BMW Trialing New Heat Energy Management Technologies

BMW Engineers Trial Hot New Technologies

For years, engineers have avoided heat in cars to protect components from overheating.

Now, this goal is being turned on its head as car makers attempt to harness previously wasted energy for practical purposes such as improving fuel consumption and reducing CO2 emissions.

Even a highly efficient engine can only convert about one-third of the energy contained in fuel to actually propel a car. Two-thirds is lost as waste heat via the car's exhaust and radiator.

Engineers at BMW are currently working on a number of promising projects that make use of heat normally lost. The first idea may banish cold starts forever to reduce emissions. The second approach can convert the heat from a car's exhaust into electricity, using a similar principle to space probes of the 1960s. The third idea uses waste heat to heat the interior of a car.

"We want cars to warm up as quickly as possible, since higher temperatures mean less friction, less friction means less fuel consumption and, therefore, less CO2," says Dr Andreas Eder, Head of Heat Management Pre-Development Projects at BMW Group.

No more cold starts

BMW engineers are working all-out on largely avoiding cold start conditions by fully encapsulating engines. Improved heat insulation of engines would prevent them from cooling down quickly and retain as much residual heat as possible for the next start.

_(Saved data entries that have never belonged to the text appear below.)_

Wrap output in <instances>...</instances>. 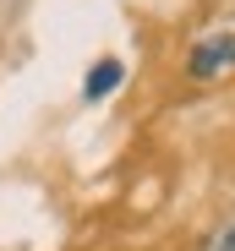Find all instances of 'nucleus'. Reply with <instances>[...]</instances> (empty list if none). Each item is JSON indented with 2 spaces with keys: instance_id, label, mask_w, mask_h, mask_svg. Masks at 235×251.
<instances>
[{
  "instance_id": "obj_1",
  "label": "nucleus",
  "mask_w": 235,
  "mask_h": 251,
  "mask_svg": "<svg viewBox=\"0 0 235 251\" xmlns=\"http://www.w3.org/2000/svg\"><path fill=\"white\" fill-rule=\"evenodd\" d=\"M186 71L197 76V82H213V76L235 71V33H213V38H203V44L186 55Z\"/></svg>"
},
{
  "instance_id": "obj_2",
  "label": "nucleus",
  "mask_w": 235,
  "mask_h": 251,
  "mask_svg": "<svg viewBox=\"0 0 235 251\" xmlns=\"http://www.w3.org/2000/svg\"><path fill=\"white\" fill-rule=\"evenodd\" d=\"M121 76H126V66L121 60H93L88 66V82H82V99H104V93H115V88H121Z\"/></svg>"
},
{
  "instance_id": "obj_3",
  "label": "nucleus",
  "mask_w": 235,
  "mask_h": 251,
  "mask_svg": "<svg viewBox=\"0 0 235 251\" xmlns=\"http://www.w3.org/2000/svg\"><path fill=\"white\" fill-rule=\"evenodd\" d=\"M203 251H235V219L213 224V229H208V240H203Z\"/></svg>"
}]
</instances>
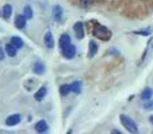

In addition to the air flaps already on some production its production models, a BMW prototype already developed is completely surrounded by fully clad walls and panels using proven materials that are normally used in the car's underfloor for insulation.

Since the cooling system on new cars is so effective, there is no risk of overheating. Instead, components in the engine compartment which previously had to be cooled at a great effort are now protected better from engine heat.

Thanks to this approach, the engine cools down much more slowly after being switched off and still has a temperature of approximately 40 degrees Celsius after 12 hours. Each degree Celsius above the ambient temperature reduces fuel consumption by 0.2 per cent.

A by product is that materials previously used to dampen noise in the engine compartment are no longer required. Apart from saving fuel, the second customer benefit is a quicker warm up of the interior, which would be appreciated by customers when it is cold outside.

Electric power from waste heat

Another option for reducing CO2 and fuel consumption - by up to two per cent - is a system which generates electricity from the heat of exhaust gases.

Since presenting the principle of a thermoelectric generator last year, the company is now presenting the next level of development in the form of an integrated component in the exhaust gas recirculation cooler. With the latest development, up to 250 W of energy are produced under typical driving conditions - equal to about half the on-board electricity consumption in a BMW 5 Series.

Between three and eight per cent of the total fuel consumed by modern cars is due to the rising number of electricity-dependent features. To provide this energy without additional consumption, BMW engineers have adapted the idea which first powered space probes in the 1960s.

The thermoelectric generator uses the effect of the temperature gradient in thermoelectric semi-conductor elements generating electrical voltage (the Seebeck Effect). The bigger the difference in temperature, the higher the voltage generated. Exhaust gas temperatures, which are usually between 300 and 900 degrees Celsius, are on the hot side of the generator, and engine coolant is used for the cold side.

Whilst still a prototype, the current solution gives engineers more information on the operating principles as well as obstacles yet to be overcome. This know-how may then be applied in implementing an underfloor solution.

Heating with waste heat

BMW engineers are also working on an exhaust gas heat exchanger. With petrol engines, it would be very effective in warming up the drivetrain more quickly to the right temperature, avoiding friction in, say, the gearbox. Such an exchanger conveys heat, or thermal energy, from one flow to another, in this case the heat of the exhaust gas to the oil in the automatic transmission, with additional heat being pumped in consistently from the start

Diesel engines are now so efficient that the excess heat generated by the engine is usually insufficient to heat the interior of the car alone. It has become quite normal to fit cars with an additional electric heater, which can add up to 1 litre per 100 kilometres. To avoid this extra fuel consumption, hot exhaust emissions may be used by means of a heat exchanger close to the catalytic converter to provide an additional source of heat for the interior. Such a system may avoid the need for electrical heating modules which consume additional fuel.

Given that not every technology is equally sensible for each type of engine, BMW engineers carefully consider which objective can be reached best with which technology and in which context such as size and power of the engine and the car's main use.